Theo And yeah, but it was all based on the rotation of the Earth. In other words, a glorified sundial. 

There was actually a clock, which is still there to this day, outside the main gate at the Greenwich Observatory.  And then there’s a giant red ball on a tower and the top of the observatory, which drops at noon precisely. And you can see that ball from central London. So all the bankers could, you know, see that clock, that that ball drop. And that was how the time was communicated. 

Until 1955. Then the cesium atomic clock was invented. 

Ah, yes—the atomic clock. 

Theo Get yourself some cesium atoms, put them in a controlled environment, low temperature, beam in a certain microwave frequency   and then count the cycles. You count the correct number of cycles of that, that cesium atomic resonance frequency. That’s a second. 

Anybody can do it anywhere in the world. And you don’t have to have—you don’t have to go to Paris.   You just read the definition, build the machine and you’ve got the thing. And systematically—  time was replaced. The Earth was replaced with cesium atomic clocks.

·····

* **Exercise brief**
In the timekeeping transcript, how did the time reach the bankers in London before 1955?

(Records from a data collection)
·····

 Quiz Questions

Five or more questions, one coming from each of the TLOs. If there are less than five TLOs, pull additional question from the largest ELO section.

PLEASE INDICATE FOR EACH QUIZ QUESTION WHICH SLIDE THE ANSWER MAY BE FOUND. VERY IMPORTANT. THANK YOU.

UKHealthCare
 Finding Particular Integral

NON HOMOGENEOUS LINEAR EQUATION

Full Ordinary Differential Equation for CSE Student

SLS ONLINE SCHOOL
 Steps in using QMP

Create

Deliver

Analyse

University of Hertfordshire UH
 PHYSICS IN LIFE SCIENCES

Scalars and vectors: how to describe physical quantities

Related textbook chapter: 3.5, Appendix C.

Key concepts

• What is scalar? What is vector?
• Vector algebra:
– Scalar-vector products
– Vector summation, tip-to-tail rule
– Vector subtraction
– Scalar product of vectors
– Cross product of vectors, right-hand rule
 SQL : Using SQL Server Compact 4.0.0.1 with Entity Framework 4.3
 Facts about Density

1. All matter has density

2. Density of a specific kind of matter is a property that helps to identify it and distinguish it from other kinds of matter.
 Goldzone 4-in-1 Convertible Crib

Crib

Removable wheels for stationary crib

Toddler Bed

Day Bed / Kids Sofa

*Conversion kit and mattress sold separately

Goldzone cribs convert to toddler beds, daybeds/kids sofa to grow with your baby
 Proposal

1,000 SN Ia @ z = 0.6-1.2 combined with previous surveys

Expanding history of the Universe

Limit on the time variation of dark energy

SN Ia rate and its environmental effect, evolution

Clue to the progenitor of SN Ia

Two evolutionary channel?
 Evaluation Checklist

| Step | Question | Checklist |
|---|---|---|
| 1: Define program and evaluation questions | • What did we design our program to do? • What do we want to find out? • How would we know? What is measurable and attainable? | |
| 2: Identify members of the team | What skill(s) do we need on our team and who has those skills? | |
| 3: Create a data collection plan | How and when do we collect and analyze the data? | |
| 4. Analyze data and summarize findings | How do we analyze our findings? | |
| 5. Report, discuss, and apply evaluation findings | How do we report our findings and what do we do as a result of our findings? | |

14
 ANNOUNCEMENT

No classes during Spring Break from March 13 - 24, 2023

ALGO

·····

* **Solution**
A giant red ball on a tower at the top of the Greenwich Observatory dropped precisely at noon. Because the ball could be seen from central London, the bankers could watch it drop, and that was how the time was communicated.